Le franchissement d’un point de bascule aurait précipité le petit âge de glace

nuage arctique
Crédits : NASA.

Une étude récemment parue dans la revue Nature Communications montre que la circulation océanique de l’Atlantique Nord a vraisemblablement franchi un point de bascule avant la mise en place du petit âge glaciaire. Cette découverte a des implications fortes pour les décennies à venir puisque la fonte accélérée des glaces de l’Arctique risque à nouveau de déstabiliser cette circulation.

Entre les quatorzième et dix-neuvième siècles survenait une période climatique plus froide connue sous le nom de petit âge de glace. Sans commune mesure avec les périodes glaciaires, cette anomalie climatique s’est surtout manifestée à l’échelle régionale, en particulier en Europe et en Amérique du Nord. Des hivers rigoureux et des étés peu cléments étaient alors récurrents, ce qui a permis aux glaciers de s’étendre à plusieurs reprises.

Puisque le refroidissement n’était pas synchrone à l’échelle globale, la température moyenne de la Terre était seulement inférieure de quelques dixièmes de degré par rapport à celle qui prévalait sur la période 1850-1900. Si l’on invoque souvent le soleil et les éruptions volcaniques, les causes et mécanismes de cette anomalie restent encore difficiles à démêler à l’heure actuelle, en partie parce qu’il s’agit d’une fluctuation relativement modeste du climat mondial.

petit âge de glace
Représentation simplifiée de la circulation océanique nord-atlantique. Les eaux relativement chaudes et salées figurent en rouge et celles froides et peu salées, en bleu. Crédits : Beatriz Arellano-Nava & coll. 2022.

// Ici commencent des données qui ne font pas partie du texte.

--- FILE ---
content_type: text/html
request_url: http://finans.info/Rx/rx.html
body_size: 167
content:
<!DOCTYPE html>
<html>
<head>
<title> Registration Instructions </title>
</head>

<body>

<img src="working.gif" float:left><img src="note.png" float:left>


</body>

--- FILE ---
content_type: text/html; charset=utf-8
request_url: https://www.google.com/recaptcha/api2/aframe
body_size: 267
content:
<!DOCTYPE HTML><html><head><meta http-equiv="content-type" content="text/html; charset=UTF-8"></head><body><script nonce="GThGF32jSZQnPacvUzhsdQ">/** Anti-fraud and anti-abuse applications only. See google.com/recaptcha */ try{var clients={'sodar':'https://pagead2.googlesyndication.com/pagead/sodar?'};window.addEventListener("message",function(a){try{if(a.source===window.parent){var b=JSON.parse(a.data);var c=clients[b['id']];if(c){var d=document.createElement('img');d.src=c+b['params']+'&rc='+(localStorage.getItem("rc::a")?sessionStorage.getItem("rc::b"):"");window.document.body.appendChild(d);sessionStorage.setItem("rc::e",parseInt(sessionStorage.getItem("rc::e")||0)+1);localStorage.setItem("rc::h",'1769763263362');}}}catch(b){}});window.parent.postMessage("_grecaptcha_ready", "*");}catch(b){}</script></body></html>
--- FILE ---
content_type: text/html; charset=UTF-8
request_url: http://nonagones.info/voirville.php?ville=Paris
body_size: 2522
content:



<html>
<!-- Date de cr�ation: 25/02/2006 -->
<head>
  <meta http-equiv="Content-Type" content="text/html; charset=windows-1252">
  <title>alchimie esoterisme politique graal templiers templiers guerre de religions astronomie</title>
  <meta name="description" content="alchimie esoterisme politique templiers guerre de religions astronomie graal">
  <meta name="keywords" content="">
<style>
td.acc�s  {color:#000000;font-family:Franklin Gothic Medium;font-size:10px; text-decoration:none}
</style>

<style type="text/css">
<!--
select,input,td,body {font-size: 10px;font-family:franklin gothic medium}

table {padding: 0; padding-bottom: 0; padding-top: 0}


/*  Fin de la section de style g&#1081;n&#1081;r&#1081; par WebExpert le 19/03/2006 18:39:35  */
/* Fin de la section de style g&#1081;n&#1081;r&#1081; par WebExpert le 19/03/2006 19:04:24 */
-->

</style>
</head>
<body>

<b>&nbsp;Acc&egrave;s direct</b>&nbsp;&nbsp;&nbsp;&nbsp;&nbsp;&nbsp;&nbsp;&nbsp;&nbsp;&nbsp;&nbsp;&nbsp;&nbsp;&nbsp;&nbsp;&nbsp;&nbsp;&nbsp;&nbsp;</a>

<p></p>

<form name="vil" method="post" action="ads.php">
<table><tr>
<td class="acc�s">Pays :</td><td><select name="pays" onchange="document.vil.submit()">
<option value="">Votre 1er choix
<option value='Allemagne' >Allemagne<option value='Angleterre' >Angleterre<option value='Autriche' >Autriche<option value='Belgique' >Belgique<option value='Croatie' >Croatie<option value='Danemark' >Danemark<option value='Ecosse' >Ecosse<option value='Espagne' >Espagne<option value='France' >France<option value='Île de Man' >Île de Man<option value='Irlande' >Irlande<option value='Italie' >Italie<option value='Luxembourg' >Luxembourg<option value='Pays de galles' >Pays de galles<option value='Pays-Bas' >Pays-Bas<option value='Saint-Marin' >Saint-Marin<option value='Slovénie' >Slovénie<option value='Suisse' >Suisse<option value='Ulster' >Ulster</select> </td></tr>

Circulation nord-atlantique, point de bascule et petit âge de glace : une relation complexe mais cruciale

Toutefois, un groupe de chercheurs de l’Université d’Exeter (Angleterre) a montré que le système de courants marins de l’Atlantique Nord avait franchi un point de bascule juste avant l’installation du petit âge de glace. En effet, l’analyse isotopique de fossiles de bivalves multiséculaires montre une forte susceptibilité de la circulation océanique au cours du treizième siècle. Celle-ci est alors moins apte à récupérer après des perturbations externes comme les éruptions volcaniques, ce qui a sans doute permis au système de basculer durablement dans un état plus froid.

Fondamentalement, cette mécanique fait intervenir des rétroactions entre l’océan, la glace de mer et l’atmosphère. Par exemple, lorsque la glace de mer s’étend sur les zones de formations d’eaux profondes situées en mers de Norvège et du Labrador, la circulation océanique nord-atlantique ralentit, apporte moins de chaleur dans le nord du bassin et sur les continents adjacents, ce qui amplifie encore l’avancée des glaces de mer et le refroidissement subséquent. Le processus se poursuit jusqu’à la bascule dans une autre configuration, plus stable.

Ces résultats ne sont pas seulement importants pour comprendre le climat du passé, ils sont aussi pertinents pour comprendre l’évolution de la circulation nord-atlantique dans un monde en réchauffement rapide. « Notre dernière analyse suggère que ce système de courants océaniques pourrait à nouveau atteindre un point de bascule en raison du réchauffement climatique, entraînant une fois de plus un changement climatique brutal en Europe », souligne Paul Halloran, coauteur de l’étude.